§ **Required work**
Extend the text below on percentage formulas and tips, picking up right after its last sentence.

§ **Text shown**
::::::

What is X% of Y: result = (X / 100) × Y. This is the most fundamental percentage calculation.

X is what percent of Y: result = (X / Y) × 100. This finds what fraction X is of Y, expressed as a percentage.

Percentage change from X to Y: result = ((Y - X) / X) × 100. A positive result is an increase; a negative result is a decrease.

Reverse percentage (what was the original if Y is X% of it): original = Y / (X / 100), which simplifies to original = Y × (100 / X). For finding pre-discount prices: original = discounted price / (1 - discount percentage/100).

Tips and best practices edit

  • Percentage change and percentage of are different calculations. A common mistake is using the wrong formula when asked "by what percentage did sales increase?" (percentage change) versus "what percentage of target did we achieve?" (fraction percentage).
  • When calculating a tip, round the result to the nearest convenient number. A tip of $8.37 is mathematically exact but practically awkward. Round up to $9 or $10 for simplicity.

::::::

§ **Extracted records**

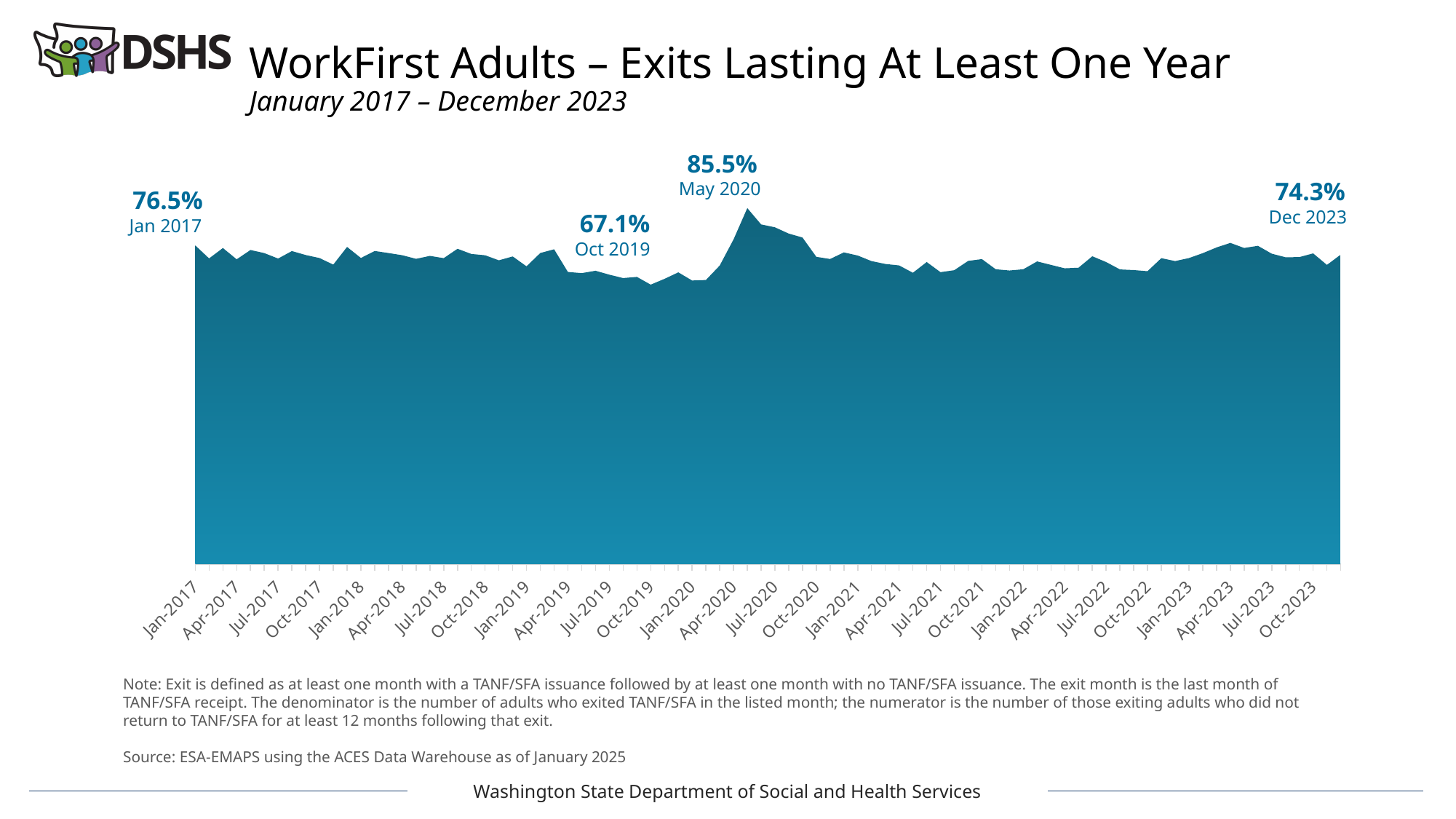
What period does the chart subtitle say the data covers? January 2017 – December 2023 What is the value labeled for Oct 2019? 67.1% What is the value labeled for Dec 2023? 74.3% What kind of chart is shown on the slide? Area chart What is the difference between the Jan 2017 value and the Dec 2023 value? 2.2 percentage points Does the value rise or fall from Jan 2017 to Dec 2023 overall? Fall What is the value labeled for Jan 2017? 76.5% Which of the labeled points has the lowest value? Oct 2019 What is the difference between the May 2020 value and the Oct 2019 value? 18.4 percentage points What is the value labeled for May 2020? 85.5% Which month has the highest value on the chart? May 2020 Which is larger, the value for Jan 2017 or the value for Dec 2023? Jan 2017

::::::

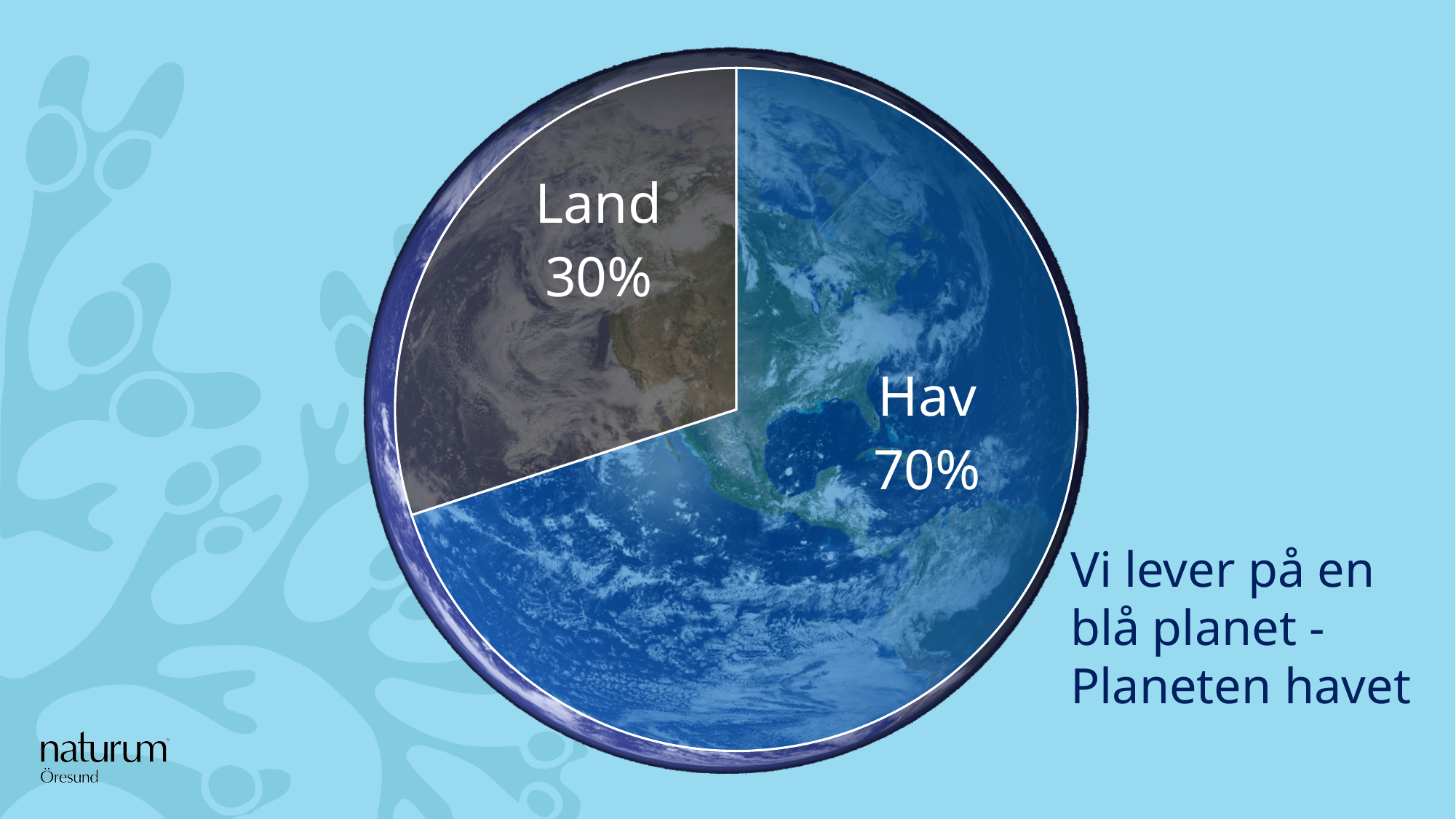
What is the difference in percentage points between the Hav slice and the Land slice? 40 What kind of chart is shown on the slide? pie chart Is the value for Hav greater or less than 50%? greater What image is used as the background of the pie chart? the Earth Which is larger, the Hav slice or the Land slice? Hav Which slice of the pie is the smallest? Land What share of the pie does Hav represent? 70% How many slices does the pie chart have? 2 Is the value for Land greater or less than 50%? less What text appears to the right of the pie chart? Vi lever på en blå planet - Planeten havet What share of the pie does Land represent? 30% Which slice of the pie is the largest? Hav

::::::

§ **Task answer**
  • Percentage decreases have a lower absolute bound than percentage increases. You cannot decrease something by more than 100%, but you can increase it by any positive percentage. A 50% decrease followed by a 50% increase does not return to the original value; it returns to 75% of it.

Common mistakes edit

Calculating a percentage increase on the new value instead of the old

Percentage change is always calculated relative to the starting (old) value, not the ending (new) value. Going from 100 to 120 is a 20% increase (20/100). Going from 120 to 100 is a 16.7% decrease (20/120), not a 20% decrease.

Forgetting that percentage changes do not reverse symmetrically

A 25% decrease followed by a 25% increase does not return to the original. It returns to 93.75% of the original. To reverse a 25% decrease, you need a 33.3% increase.